Elle fait partie du projet PHD IN ONE NIGHT.

 

Atalak Laboratorios 2017: Fabio López

Fabio López

LABORATOIRE D’EXPÉRIMENTATION Février 2017

La proposition AURA de Fabio Lopez s’inspire du texte « Un jour nous sommes tombés du ciel » de Yann Bouvard. AURA signifie en grec ancien « brise divine », cette vapeur ou subtile expiration d’un être, qui nous fera voyager dans le silence de ce monde gris des indigènes. Dans les pages du magnifique Requiem In memoria de Camões em dó menor (op. 23), du Portugais João Domingos Bomtempo, créé à Paris en 1819, notre être marchera en exil, sans applaudissements, sans patrie. Une solitude qui mène à un vaste abîme où les étoiles sont cachées par la nuit noire. Où est l’âme ? Où est la lumière ? Le paradis perdu.

BIO

Diplômé en 2004 du Conservatoire national du Portugal (EDCN) sous la direction de José Luis Vieira, il obtient une bourse pour participer à l’Intensif d’été de la Juilliard School New York City. Il complète sa formation en Suisse à l’École-Atelier Rudra Béjart Lausanne. En 2006, il rejoint le Ballet Malandain de Biarritz.

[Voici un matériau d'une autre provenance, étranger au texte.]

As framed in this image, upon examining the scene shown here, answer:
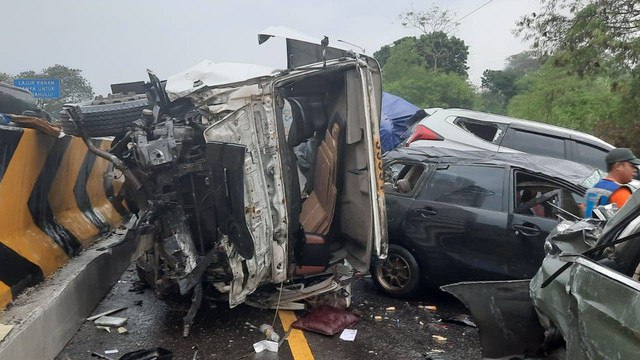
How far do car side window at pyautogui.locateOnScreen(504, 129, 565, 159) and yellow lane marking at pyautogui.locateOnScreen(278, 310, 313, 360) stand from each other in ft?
19.8

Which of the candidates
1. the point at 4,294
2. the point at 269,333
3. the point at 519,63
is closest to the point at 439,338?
the point at 269,333

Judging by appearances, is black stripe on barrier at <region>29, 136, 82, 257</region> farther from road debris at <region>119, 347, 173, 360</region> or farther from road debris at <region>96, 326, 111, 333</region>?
road debris at <region>119, 347, 173, 360</region>

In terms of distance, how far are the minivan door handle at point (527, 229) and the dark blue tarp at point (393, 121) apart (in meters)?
6.08

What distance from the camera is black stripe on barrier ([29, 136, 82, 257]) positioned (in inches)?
175

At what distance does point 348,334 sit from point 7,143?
9.91 feet

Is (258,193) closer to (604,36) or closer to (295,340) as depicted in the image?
(295,340)

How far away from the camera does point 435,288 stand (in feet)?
18.1

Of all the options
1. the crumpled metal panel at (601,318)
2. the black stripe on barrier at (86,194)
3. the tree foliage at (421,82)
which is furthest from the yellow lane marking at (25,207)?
the tree foliage at (421,82)

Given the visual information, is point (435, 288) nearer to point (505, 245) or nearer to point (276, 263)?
point (505, 245)

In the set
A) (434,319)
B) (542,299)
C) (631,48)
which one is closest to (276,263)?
(434,319)

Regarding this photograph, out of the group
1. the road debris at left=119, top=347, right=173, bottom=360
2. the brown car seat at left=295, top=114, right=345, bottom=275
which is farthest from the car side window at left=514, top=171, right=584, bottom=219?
the road debris at left=119, top=347, right=173, bottom=360

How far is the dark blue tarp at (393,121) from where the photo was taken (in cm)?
1097

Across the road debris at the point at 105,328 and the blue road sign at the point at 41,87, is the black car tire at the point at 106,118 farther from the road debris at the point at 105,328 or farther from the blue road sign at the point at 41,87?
the blue road sign at the point at 41,87

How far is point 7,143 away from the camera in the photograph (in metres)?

En 2012, il remporte le 3e Prix ADAMI/Synodal présidé par Emilio Calcagno, avec la Pièce Inês. En 2013, il crée le Prélude pour une soirée « Lagunak Elkarlanean » (Lutte contre le SIDA) en partenariat avec l’association Harri Beltza et l’ensemble Kaabestri au musée San Telmo de San Sebastian (Espagne). A l’invitation d’Oleg Petrov en 2015, accompagné de Grigorij Lifanov, un artiste scénique basé à Moscou, il a créé Rêves pour la Compagnie de Tantsteatr d’Ekaterinbourg (Russie) de Fellini. Avec le soutien de la Fondation Igor Stravinsky, il a réécrit Les Noces avec le CFD Biarritz pour l’événement « Biarritz Années Folles » en juin 2015. La COMPAGNIE ILLICITE | FÁBIO LOPEZ a été créée en avril 2015 à Biarritz.